Last year the Fiscal Court of Cologne considered a case where a manager held an interest in a shareholder of their employer and decided that the same principles apply. The decisive factor was whether the payments were caused by and granted under the employment relationship or a different legal relationship between the employee and employer.
The Court ruled that the profit on the sale of an indirect interest held by a manager in the shareholder of his employer should not be considered as employment income. A key factor was that the taxpayer acquired the interest in addition to other employees at a fair market price and bore an actual risk of loss. On the other hand, the Court did not consider it decisive that the participation had only been offered to managers or that the employee had been excluded from the plan upon termination of the employment relationship and was restricted in the sale of the shares.

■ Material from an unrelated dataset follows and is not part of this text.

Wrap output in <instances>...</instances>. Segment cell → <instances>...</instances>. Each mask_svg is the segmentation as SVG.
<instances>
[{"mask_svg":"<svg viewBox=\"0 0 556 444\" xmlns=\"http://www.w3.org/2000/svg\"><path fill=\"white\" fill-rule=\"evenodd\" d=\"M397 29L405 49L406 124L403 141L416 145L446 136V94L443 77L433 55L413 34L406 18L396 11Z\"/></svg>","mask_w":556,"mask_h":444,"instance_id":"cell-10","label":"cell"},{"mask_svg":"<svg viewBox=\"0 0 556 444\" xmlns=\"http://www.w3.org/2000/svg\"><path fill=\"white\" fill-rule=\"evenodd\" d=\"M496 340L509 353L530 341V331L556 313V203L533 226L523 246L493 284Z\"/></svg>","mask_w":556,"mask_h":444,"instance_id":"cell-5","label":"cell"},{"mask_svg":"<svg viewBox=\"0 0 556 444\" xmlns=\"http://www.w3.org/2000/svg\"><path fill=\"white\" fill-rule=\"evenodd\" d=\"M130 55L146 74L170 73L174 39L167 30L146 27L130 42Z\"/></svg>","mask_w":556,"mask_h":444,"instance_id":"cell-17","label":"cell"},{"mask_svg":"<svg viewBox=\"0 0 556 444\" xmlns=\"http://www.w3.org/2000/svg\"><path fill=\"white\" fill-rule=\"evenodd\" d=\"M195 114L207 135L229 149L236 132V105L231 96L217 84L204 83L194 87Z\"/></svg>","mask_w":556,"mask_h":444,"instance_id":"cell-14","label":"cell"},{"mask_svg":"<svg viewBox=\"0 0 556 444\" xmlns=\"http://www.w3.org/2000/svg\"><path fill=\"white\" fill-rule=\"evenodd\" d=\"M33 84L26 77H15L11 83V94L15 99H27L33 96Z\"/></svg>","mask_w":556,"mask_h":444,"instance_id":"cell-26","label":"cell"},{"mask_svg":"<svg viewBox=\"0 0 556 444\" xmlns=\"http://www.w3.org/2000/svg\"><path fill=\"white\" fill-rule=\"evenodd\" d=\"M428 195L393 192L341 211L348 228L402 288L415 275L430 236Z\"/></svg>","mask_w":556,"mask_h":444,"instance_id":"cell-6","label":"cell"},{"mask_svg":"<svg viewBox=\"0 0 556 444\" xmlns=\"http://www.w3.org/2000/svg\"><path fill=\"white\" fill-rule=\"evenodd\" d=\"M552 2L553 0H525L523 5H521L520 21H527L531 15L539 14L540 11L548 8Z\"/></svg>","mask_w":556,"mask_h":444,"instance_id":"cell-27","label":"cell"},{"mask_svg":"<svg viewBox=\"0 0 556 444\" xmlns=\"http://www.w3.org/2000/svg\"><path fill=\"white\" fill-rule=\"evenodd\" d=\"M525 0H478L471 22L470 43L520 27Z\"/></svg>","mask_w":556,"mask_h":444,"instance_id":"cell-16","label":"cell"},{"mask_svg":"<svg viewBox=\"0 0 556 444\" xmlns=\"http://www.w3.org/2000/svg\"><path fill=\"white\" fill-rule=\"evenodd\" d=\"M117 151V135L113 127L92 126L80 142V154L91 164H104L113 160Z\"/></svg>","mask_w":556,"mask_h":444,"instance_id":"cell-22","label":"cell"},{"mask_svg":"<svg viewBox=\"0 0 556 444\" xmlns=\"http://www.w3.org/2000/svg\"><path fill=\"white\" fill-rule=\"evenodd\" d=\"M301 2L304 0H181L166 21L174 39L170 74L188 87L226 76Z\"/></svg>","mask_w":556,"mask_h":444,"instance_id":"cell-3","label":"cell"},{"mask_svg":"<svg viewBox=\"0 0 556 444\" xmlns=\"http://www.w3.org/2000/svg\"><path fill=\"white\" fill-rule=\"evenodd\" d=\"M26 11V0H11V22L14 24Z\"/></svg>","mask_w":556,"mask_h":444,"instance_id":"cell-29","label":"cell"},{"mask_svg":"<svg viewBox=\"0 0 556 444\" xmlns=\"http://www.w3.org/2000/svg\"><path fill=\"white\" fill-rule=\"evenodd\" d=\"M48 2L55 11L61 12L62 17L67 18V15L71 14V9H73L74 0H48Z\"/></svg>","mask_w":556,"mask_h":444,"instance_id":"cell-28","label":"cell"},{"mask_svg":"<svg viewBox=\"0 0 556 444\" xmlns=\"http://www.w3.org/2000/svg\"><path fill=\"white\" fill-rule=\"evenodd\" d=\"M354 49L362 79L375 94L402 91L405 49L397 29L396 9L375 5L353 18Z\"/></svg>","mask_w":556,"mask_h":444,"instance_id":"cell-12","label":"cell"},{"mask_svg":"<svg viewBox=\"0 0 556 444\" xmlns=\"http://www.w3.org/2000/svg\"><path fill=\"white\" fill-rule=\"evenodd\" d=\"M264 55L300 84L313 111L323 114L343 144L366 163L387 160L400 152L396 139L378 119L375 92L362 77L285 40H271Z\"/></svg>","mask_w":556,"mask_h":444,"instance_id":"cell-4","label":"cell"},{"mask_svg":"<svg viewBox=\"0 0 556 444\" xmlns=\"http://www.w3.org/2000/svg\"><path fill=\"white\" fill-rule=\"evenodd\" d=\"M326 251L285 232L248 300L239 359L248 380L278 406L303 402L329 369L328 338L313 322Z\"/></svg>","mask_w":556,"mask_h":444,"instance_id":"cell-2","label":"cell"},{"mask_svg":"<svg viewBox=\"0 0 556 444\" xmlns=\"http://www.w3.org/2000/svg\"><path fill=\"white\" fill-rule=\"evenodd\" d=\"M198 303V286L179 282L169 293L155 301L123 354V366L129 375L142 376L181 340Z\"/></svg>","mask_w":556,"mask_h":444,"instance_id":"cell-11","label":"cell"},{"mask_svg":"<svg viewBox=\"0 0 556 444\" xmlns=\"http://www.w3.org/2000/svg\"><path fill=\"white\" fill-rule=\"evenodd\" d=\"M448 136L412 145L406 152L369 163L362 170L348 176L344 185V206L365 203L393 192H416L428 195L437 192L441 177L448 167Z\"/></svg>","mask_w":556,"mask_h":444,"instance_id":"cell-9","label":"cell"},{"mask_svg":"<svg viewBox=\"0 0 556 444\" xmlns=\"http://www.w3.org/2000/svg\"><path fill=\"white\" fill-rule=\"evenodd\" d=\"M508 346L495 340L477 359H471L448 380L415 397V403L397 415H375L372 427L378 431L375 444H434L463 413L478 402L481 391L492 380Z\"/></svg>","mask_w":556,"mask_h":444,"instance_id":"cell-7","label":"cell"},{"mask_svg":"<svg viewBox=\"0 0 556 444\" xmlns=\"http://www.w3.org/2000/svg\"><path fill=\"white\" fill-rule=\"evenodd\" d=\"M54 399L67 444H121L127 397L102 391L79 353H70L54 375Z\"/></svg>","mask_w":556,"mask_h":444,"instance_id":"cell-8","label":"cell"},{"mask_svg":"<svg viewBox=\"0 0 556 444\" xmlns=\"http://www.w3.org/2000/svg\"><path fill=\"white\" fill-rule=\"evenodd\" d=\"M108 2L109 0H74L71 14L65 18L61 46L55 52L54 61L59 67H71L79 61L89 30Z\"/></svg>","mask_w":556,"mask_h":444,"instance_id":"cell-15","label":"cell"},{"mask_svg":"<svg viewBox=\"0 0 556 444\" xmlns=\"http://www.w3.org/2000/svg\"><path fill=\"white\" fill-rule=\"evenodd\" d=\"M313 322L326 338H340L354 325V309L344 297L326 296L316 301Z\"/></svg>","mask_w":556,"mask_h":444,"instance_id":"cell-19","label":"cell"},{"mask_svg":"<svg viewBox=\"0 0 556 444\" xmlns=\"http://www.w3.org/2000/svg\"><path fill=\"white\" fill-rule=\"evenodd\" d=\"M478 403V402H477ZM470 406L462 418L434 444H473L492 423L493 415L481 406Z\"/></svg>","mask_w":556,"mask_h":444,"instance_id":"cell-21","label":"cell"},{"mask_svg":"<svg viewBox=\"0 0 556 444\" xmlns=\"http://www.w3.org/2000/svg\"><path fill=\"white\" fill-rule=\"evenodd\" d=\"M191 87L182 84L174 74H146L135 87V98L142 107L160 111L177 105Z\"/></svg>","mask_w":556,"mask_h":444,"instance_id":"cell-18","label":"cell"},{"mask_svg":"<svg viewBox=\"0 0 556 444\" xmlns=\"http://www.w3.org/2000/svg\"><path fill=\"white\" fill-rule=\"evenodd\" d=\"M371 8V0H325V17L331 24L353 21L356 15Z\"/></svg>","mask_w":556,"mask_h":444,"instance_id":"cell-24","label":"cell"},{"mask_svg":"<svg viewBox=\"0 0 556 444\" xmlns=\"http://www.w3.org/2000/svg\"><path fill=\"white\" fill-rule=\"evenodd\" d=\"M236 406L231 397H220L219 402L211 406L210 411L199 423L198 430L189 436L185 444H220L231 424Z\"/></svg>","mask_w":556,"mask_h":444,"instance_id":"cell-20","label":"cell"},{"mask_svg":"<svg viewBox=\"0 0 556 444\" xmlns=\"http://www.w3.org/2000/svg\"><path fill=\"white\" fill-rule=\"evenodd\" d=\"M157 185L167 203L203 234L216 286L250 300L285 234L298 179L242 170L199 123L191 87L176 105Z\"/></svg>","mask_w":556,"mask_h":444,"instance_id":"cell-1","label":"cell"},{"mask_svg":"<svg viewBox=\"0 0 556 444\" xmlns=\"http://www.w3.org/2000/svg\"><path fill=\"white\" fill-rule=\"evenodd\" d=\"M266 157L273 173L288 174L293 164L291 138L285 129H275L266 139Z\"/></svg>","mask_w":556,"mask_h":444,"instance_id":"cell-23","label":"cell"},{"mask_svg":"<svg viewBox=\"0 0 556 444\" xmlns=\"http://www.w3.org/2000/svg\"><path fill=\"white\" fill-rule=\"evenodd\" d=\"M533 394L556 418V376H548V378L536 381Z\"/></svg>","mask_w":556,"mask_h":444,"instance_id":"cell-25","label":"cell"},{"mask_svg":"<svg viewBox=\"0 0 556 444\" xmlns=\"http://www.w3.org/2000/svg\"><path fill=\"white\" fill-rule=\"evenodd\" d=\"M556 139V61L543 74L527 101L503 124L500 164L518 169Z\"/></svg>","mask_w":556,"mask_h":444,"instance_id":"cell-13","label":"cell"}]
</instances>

Unfortunately the Court’s ruling does not eliminate the uncertainty as to the correct tax treatment in Germany of management participation plans. Each case must be looked at carefully taking into account all aspects of the way in which an employee will acquire the shares, including whether there is a separate participation agreement, what price is paid for the shares, whether there is a risk of loss and how the shareholding is dealt with following termination of employment.
An appeal has been filed against the Court’s decision. It remains to be seen which criteria the Federal Fiscal Court will consider decisive in order to determine whether income from a management participation plan is to be treated as employment income or income from a capital asset.